### Work request:
Output each of the following items verbatim, one per line, in the order given.

### Exercise inputs:

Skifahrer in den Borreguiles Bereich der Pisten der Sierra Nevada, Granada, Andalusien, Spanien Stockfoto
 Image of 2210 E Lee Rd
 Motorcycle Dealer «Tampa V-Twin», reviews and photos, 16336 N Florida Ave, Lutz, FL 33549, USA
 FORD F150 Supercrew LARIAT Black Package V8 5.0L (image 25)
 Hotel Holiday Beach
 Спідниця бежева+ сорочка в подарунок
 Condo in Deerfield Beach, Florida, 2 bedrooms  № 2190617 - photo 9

### Answer section:
Skifahrer in den Borreguiles Bereich der Pisten der Sierra Nevada, Granada, Andalusien, Spanien Stockfoto
 Image of 2210 E Lee Rd
 Motorcycle Dealer «Tampa V-Twin», reviews and photos, 16336 N Florida Ave, Lutz, FL 33549, USA
 FORD F150 Supercrew LARIAT Black Package V8 5.0L (image 25)
 Hotel Holiday Beach
 Спідниця бежева+ сорочка в подарунок
 Condo in Deerfield Beach, Florida, 2 bedrooms  № 2190617 - photo 9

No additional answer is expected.